Now, any particle we know about corresponds to a quantum field, and, like the different harmonics on a violin string, there will be different "modes" of this field in the fifth dimension. From the point of view of four-dimensional observers like us, these modes look like independent particles, with increasingly higher mass. These are called "Kaluza-Klein modes," after the people who originally conceived of the idea that there could be more spatial dimensions.

What Csaba and others realized was that this "tower" of additional modes of the W and Z bosons -- the ones that are involved in carrying the electroweak force -- can in some sense play the role of the Higgs boson. (Specifically, they can keep the WW scattering amplitude unitary.) Even better, in the specific five-dimensional "warped" geometry Randall and Sundrum considered, this can be done in a way that's consistent with experimental observations. This was explained in this paper, and more detailed calculations were done in this paper.

This all is very nice, but the Higgs does more than just fix problems with W scattering. It gives masses to fermions! Thus this paper on how to incorporate fermion masses in these Higgsless models. The real challenge proves to be the top quark. It's very heavy -- a top quark has the mass of a gold nucleus! This is huge, when you consider that that's about 175 proton masses. The proton is made of three quarks, but almost all of its mass is binding energy. The up and down quarks in it contribute almost nothing to its mass. The top is just amazingly heavy for a fundamental fermion.

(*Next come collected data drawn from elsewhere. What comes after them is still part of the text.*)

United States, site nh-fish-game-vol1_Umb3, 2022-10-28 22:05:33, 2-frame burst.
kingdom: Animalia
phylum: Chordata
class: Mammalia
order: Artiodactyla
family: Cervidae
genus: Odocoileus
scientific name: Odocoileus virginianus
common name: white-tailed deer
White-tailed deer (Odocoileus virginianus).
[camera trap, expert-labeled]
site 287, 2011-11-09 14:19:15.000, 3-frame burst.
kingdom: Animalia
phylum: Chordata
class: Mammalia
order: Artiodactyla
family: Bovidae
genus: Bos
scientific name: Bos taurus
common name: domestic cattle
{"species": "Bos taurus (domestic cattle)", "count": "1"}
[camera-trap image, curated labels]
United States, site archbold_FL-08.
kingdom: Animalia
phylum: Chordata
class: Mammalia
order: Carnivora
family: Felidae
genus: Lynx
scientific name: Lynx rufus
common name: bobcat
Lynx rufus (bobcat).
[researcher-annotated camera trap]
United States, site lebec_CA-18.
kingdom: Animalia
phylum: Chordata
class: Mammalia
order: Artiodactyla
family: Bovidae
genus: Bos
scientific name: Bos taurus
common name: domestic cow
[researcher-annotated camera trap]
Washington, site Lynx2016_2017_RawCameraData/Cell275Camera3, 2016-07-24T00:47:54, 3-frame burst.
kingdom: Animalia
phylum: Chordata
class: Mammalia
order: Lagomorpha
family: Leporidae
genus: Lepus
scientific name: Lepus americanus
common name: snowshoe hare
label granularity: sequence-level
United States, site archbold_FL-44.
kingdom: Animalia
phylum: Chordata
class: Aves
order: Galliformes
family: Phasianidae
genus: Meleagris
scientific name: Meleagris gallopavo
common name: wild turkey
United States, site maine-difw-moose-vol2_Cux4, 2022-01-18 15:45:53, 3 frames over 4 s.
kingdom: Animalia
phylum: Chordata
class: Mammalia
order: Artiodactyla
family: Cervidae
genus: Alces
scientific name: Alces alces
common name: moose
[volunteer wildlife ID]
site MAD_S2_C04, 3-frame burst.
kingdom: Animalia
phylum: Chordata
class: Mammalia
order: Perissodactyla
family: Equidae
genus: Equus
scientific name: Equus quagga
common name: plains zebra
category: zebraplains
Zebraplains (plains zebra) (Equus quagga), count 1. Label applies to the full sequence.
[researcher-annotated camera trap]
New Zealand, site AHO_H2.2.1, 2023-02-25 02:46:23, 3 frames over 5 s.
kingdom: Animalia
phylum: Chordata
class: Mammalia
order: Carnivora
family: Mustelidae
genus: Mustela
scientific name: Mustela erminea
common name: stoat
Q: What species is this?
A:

One can achieve a high enough top mass in the Higgsless models by adjusting enough parameters, but the top and the bottom quark are related to each other. It's hard to mess with them independently. So what happens when you try to fix the top in these models is that you tend to mess up the couplings of the bottom quark, which have been experimentally measured.

So, the goal of this project I'm working towards will be to try to solve these problems and produce a fully realistic Higgsless model. This will probably involve adding a new scale in these theories. This isn't so surprising when you consider that these theories are AdS/CFT duals of a theory like walking technicolor, and technicolor generally needs such an extra scale. (See, e.g., these lectures on technicolor by Kenneth Lane.)

One more note, of a more technical nature: some of you might be familiar with recent papers by Howard Georgi, Maxim Perelstein, and others arguing that electroweak corrections to "deconstructed" Higgsless models are in unacceptable disagreement with experiment. These papers don't address the equivalent of bulk fermions, however; the fermions in these are charged under only the gauge groups at the end of the "moose diagram," and so are more like brane fermions. Electroweak corrections in the 5D models seem to be under control, although the whole question hinges on whether that is still true once we include the third generation in a realistic way. Once I get up to speed on all the work that's been done so far, this is what I will have to start computing.

A couple of references, for those with some physics knowledge looking for a way to learn about extra-dimensional scenarios and warped geometry in particular: try Csaba's TASI lectures, and the article on "Holography and Phenomenology" by Nima Arkani-Hamed, Massimo Porrati, and Lisa Randall.

I'll try to find some articles for non-physicists on things like the Randall-Sundrum "brane world" and the Higgs, to supplement this probably confusing and overly digressive sketch.